As alien as Tigerishka is, Paul becomes besotted with her. Tigerishka eventually yields to his advances. At the same time, Don Merriam has been rescued with his ship by the Wanderer's other spaceships. He is reunited with Paul aboard Tigerishka's ship. Now they must testify in the Wanderer's trial, for the police have arrived. A second planet, "The Stranger", colored a dull gray where the Wanderer is bright purple and yellow, appears and threatens battle. Don and Paul give their testimony as to the good treatment they have seen, along with thousands of other humans appearing by some kind of holographic projection. However the trial goes badly. Paul and Don are evacuated in Don's ship, placed into position close to Earth by Tigerishka. Tigerishka takes Miaow with her back to her planet. Then the final battle takes place, and both planets disappear. In the final scene, Margo and her companions walk to Vandenberg Spaceport as Don's ship comes in to land.

==Reception==
P. Schuyler Miller described the book as a "thoroughly uncharacteristic" Leiber novel, saying that "the feel of what is happening . . . counts for more than the plot" and predicting that The Wanderer "would eventually be awarded 'classic' status". Avram Davidson compared the novel unfavorably to Leiber's Conjure Wife, saying "The canvas is wide, the characters many, the charge scatters like buckshot, if you can imagine a buckshot cannon".

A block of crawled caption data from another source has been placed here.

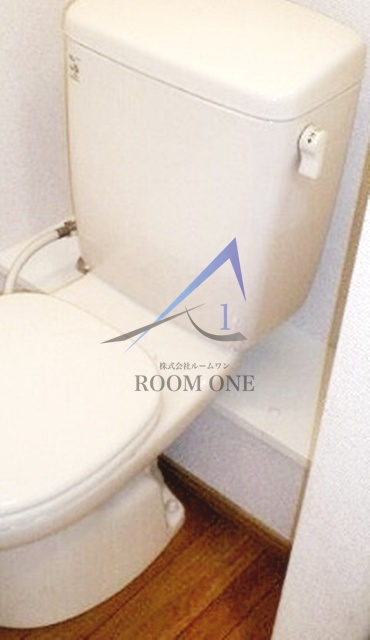 シーノイエ のトイレ|トイレです。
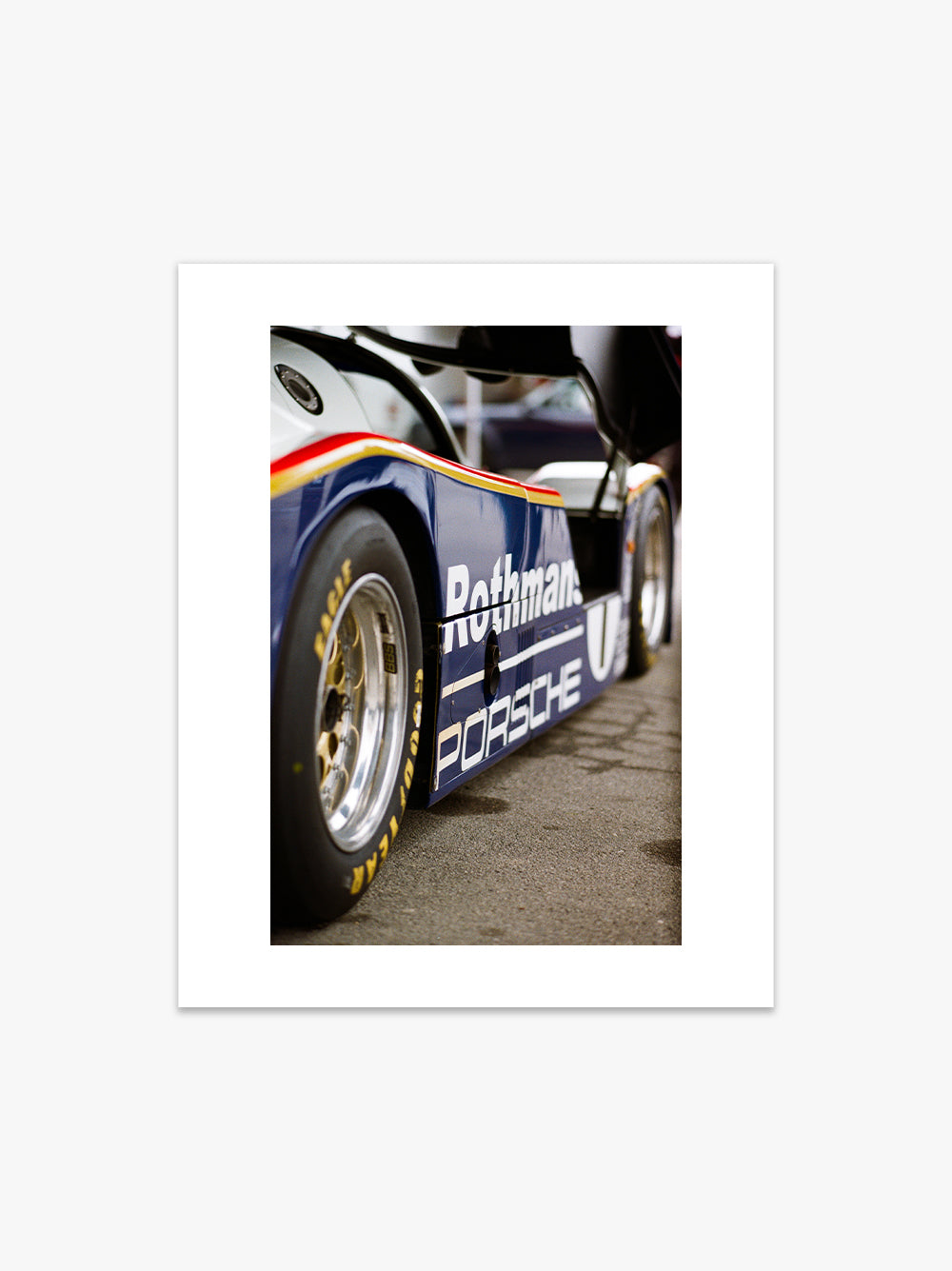 Smooth, Really Satisfies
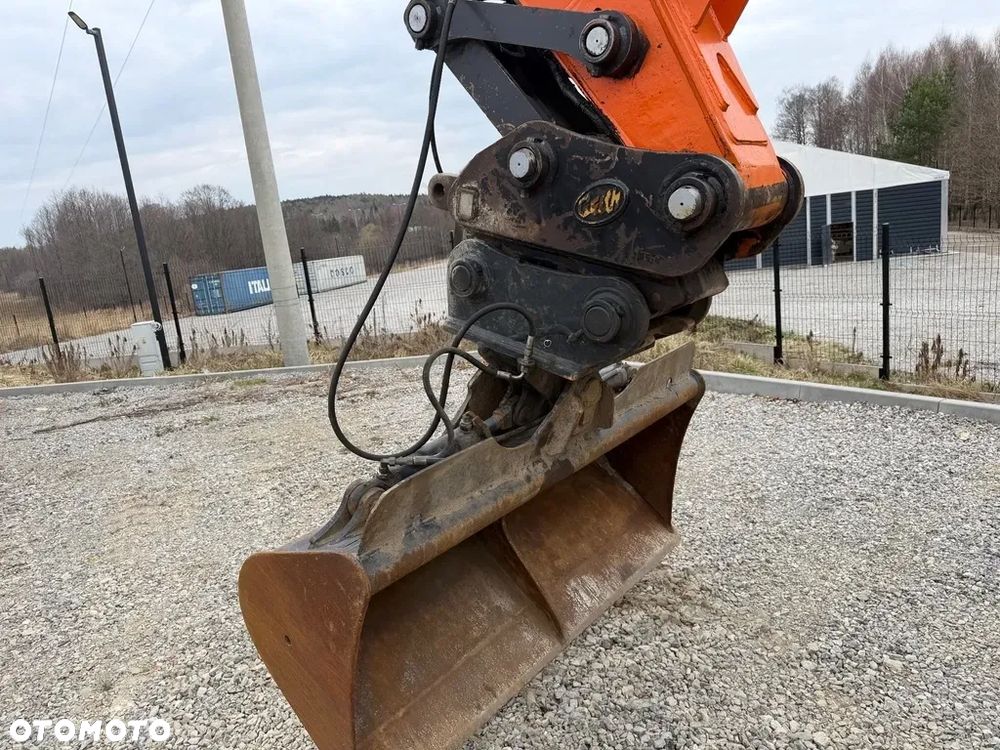 Doosan Dx180 - 12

James Nicoll has described the novel as "terrible", saying that although its premise — "hollow planets filled with catgirls who want to steal the moon" — may be "amazing or at least intriguing", the novel itself "falls well short of its potential"; he attributes its Hugo win to a weak slate of nominees, and to Leiber's "blatant and unabashed sucking up to SF fandom".

==Availability==
The Wanderer is available in paperback under ISBN 0-575-07112-5 (Gollancz, 2000) as part of the SF Collectors' Editions series.